## WHAT THE TASK REQUIRES
The task for the listing below is to write out exactly the lines starting at the one containing "Roma's Lorenzo Pellegrini, and" and ending at the one containing "Wohnbereich mit Relaxzone und Bettfunktion", both included. Pictures are to be omitted.

## TASK INPUT

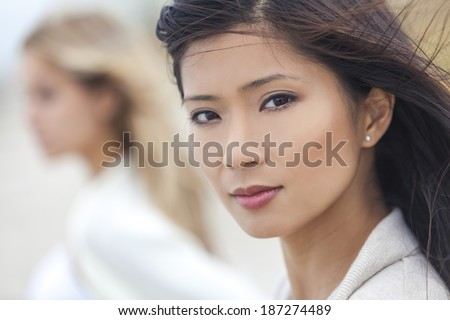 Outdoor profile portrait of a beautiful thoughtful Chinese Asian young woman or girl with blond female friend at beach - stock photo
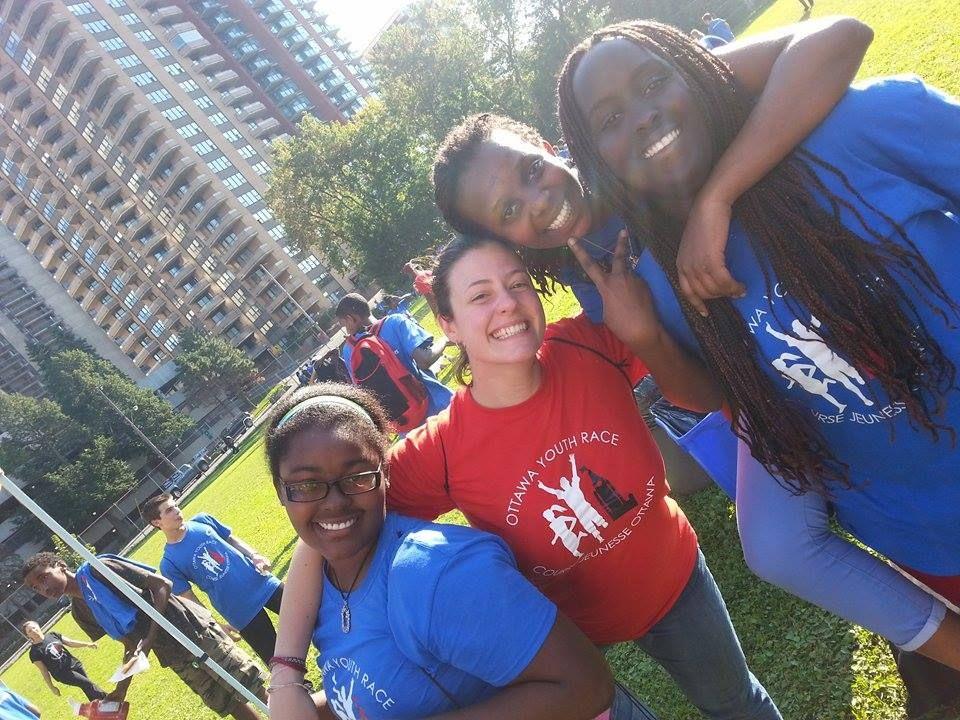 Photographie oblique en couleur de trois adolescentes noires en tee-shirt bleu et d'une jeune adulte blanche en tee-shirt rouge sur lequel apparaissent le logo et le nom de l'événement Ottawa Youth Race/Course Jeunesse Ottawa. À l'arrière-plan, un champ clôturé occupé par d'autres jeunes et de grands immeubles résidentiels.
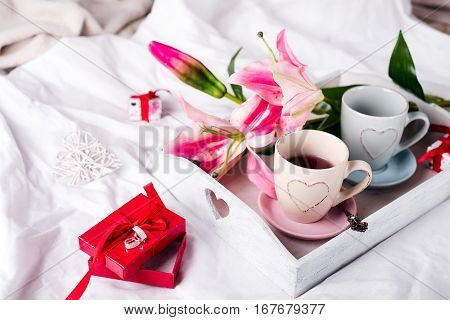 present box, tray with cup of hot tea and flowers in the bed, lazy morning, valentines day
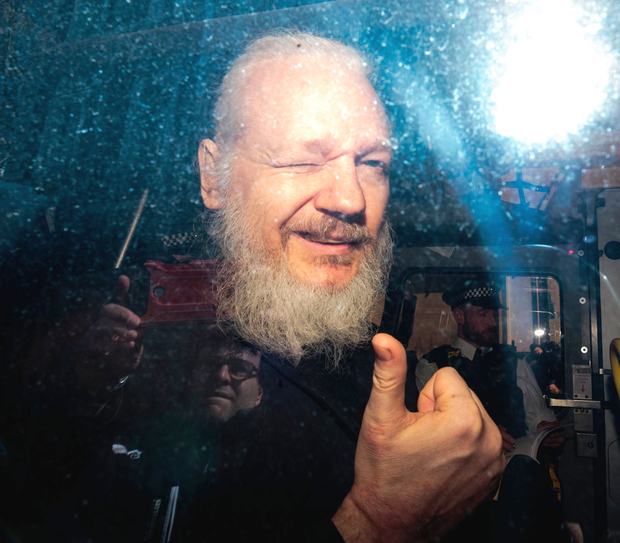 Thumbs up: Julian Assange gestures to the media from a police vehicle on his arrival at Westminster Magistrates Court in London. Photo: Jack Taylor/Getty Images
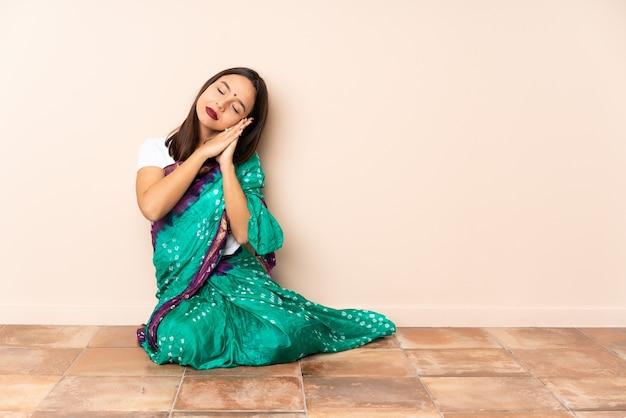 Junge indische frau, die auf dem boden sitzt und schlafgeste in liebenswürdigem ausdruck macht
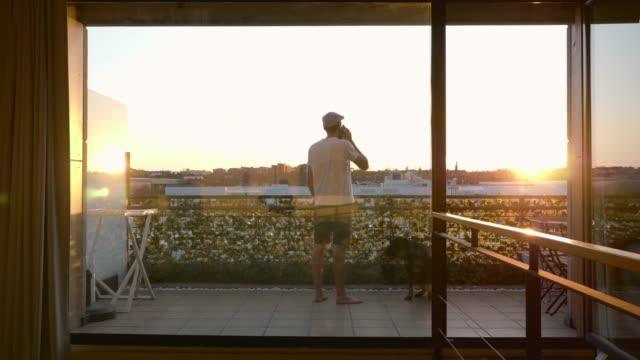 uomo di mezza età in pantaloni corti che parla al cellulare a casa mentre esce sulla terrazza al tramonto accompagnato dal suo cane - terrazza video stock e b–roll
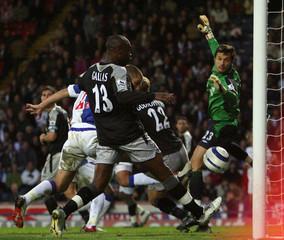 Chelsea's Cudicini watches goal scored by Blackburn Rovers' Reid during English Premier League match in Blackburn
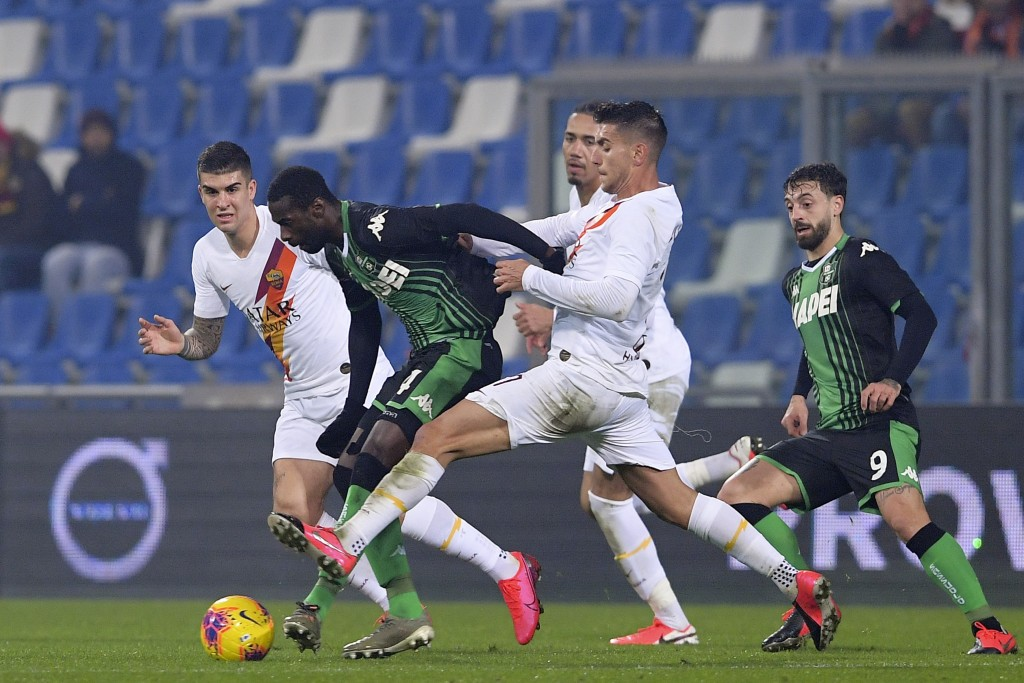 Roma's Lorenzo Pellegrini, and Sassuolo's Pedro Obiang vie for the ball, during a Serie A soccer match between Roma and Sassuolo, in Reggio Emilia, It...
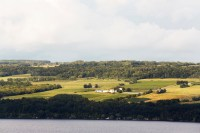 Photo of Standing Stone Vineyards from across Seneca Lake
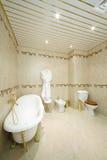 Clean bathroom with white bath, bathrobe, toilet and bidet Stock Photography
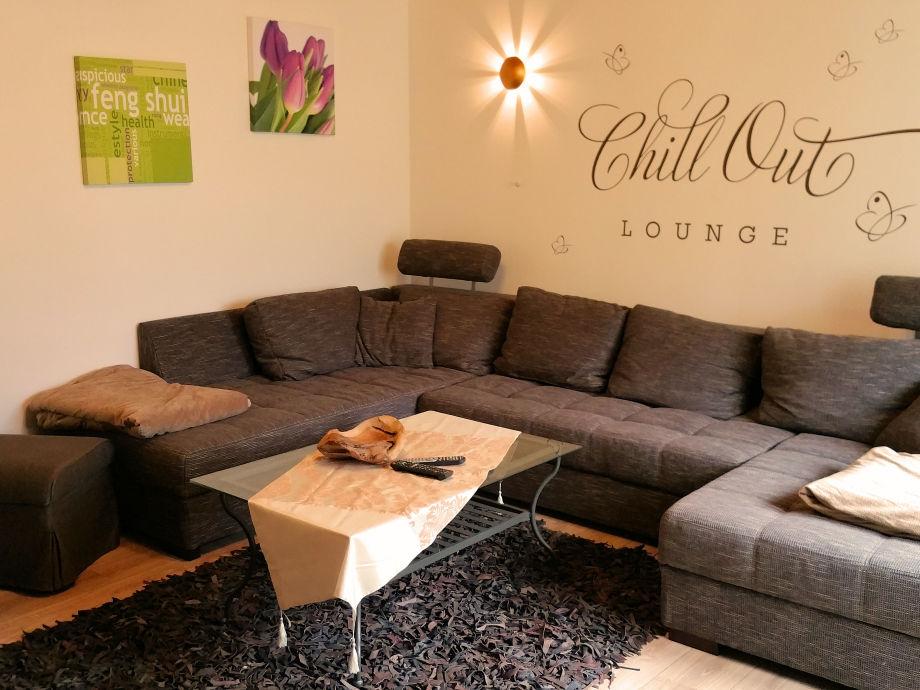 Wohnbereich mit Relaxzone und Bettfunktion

---

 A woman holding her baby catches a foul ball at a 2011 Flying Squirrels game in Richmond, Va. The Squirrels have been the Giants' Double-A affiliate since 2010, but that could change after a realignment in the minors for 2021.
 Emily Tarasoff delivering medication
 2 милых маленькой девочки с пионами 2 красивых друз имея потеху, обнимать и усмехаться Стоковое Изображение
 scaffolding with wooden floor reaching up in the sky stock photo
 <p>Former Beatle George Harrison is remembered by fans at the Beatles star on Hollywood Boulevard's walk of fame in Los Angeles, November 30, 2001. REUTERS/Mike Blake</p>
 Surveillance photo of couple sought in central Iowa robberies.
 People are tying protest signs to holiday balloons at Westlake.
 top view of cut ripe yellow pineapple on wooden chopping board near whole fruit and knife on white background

## ANSWER AREA
 Roma's Lorenzo Pellegrini, and Sassuolo's Pedro Obiang vie for the ball, during a Serie A soccer match between Roma and Sassuolo, in Reggio Emilia, It...
 Photo of Standing Stone Vineyards from across Seneca Lake
 Clean bathroom with white bath, bathrobe, toilet and bidet Stock Photography
 Wohnbereich mit Relaxzone und Bettfunktion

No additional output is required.